Bagaimana Kalau Anak Balita Pilek? Jangan Panik Ya!


Saat musim pancaroba gini, banyak banget yang pada mudah kena penyakit. Tidak hanya orang dewasa, anak - anak pun juga. Cuaca yang sehari panas sehari hujan rasanya memang tidak enak di badan. 
Kadang badan rasanya meriang. Lalu sehari kemudian mampir dah tu, batuk pilek.

Kasian kalau yang terserang adalah si kecil. Tapi kalau sudah terlanjur ya mau bagaimana lagi.
Pilek terasa sangat sakit saat masa inkubasi virus ke dalam tubuh. Masa ini berlangsung antara 1 – 2 hari.
Rasanya di hidung terasa sakit, kadang sampai pusing. Selain itu, ingus berwarna bening, encer dan keluar terus.
Kalau ingus sudah berwarna hijau dan kental, itu berarti sudah mau sembuh.

Pilek pada bayi

Anak saya yang baru 3 bulan kena pilek sekitar 2 hari yang lalu.
Jelas, anak akan sangat rewel karena rasanya pasti sakit. Lha kita aja merasanya sakit, apalagi anak – anak ya kan.
Apalagi anak kecil belum bisa buang ingusnya sendiri. Ya bisanya cuma nagis.
Kitanya jadi bingung nggak tahu mesti ngapain.
Lalu, kita harus apa?
Kalau si anak kesayangan kita terkena pilek, sebaiknya kita seperti ini saja.

Tenang

Tidak perlu panik kalau anak rewel dan nangis.
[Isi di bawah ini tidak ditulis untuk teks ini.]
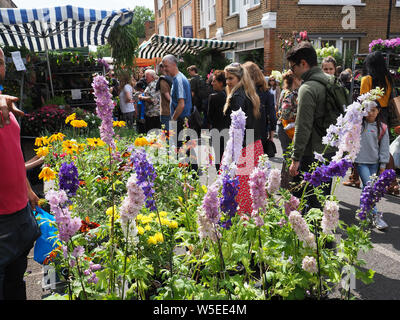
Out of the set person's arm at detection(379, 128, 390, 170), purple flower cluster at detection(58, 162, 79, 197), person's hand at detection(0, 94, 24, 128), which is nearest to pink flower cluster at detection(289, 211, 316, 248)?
purple flower cluster at detection(58, 162, 79, 197)

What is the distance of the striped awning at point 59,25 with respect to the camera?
6891mm

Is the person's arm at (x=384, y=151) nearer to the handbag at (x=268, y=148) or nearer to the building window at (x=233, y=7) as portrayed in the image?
the handbag at (x=268, y=148)

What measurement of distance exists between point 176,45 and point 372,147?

Mereka nangis karena ada sesuatu yang dirasa. Entah itu hidungnya sakit atau susah nafas.
Gendong bayi supaya mendapatkan pelukan yang nyaman. Kalau kitanya panik, nanti jadi tegang. Kalau tegang, gendongan kita tidak nyaman.

Mengobat flu pada bayi

Bayi tidak perlu obat macem – macem saat terserang flu. Mereka berbeda dengan kita yang sudah dewasa.
Obat yang paling baik adalah ASI. Makanya, saat anak kita flu makanan ibu harus yang bergizi ya.
Ini supaya ASI nya juga berkualitas. Asi yang berkualitas akan membantu sistem imun bayi, untuk melawan flunya.
Kalau ada, kitanya minum madu juga. Kalau tidak ada bisa minum susu murni.
Susu yang gambarnya naga itu lho, menurut saya cukup bagus.

Meringankan gejala flu pada bayi

Setelah kitanya tenang, kita bisa membantu meringankan gejala flu yang dialami oleh bayi.
Caranya bagaimana?
Telungkupkan bayi di pangkuan. Cara ini sangat membantu sekali saat flu dalam masa inkubasi.
Karena ingus masih sangat cair, posisi telungkup bisa membantu mengeluarkan ingus dengan sendirinya.
Tapi tidak semua ingus bisa keluar ya. Supaya benar – benar bisa membuat nafas lega untuk sementara, ingus bisa dibantu dengan disedot.
Kalau saya menyedotnya pakai mulut saja. Kalau pakai penyedot, hasilnya kurang sip, malah nozzle nya membuat si bayi tidak nyaman. Saya sudah mencobanya.
Kalau masa inkubasinya sudah selesai, telungkup bukan lagi cara yang efektif.
Hal ini karena ingus sudah agak kental. Tandanya nafas bayi terdengar sengrak senggruk.
Pada tahap ini saya pakai bantuan beberapa produk yang banyak dijual di apotik.

Apa saja itu?

Balsam bayi

Balsem ini bisa membantu melegakan nafas bayi yang sengrak senggruk. Balsem ini dioleskan pada dada dan punggung bayi.
Hasilnya memang cukup lumayan, saya pakaikan pada anak saya, dia terlihat cukup nyaman dan bisa tidur.
Tapi balsem ini tidak bisa dioleskan secara terus menerus karena anjurannya pemakaian hanya 2 – 4 kali sehari.
Padahal, hidung bampet kan munculnya sering. Lha terus.?

Inhalant bayi

Kasihan kalau bayi tidurnya tidak nyaman karena nafasnya tidak bisa lancar. Karena tidur juga membantu dalam penyembuhan flu bayi.
Alternatif lain yang bisa digunakan adalah inhalant. Bentuknya cair dan dalam kemasan botol.
Cara menggunakannya diteteskan pada sapu tangan lalu diletakkan di samping kepala bayi.
Teteskan beberapa tetes saja.
Dengan beberapa cara di atas, Alhamdulillah dalam 2 hari pilek anak saya sudah mulai sembuh.
Tinggal ada batuk – batuknya sedikit.
Semoga ini bisa membantu ya, terima kasih.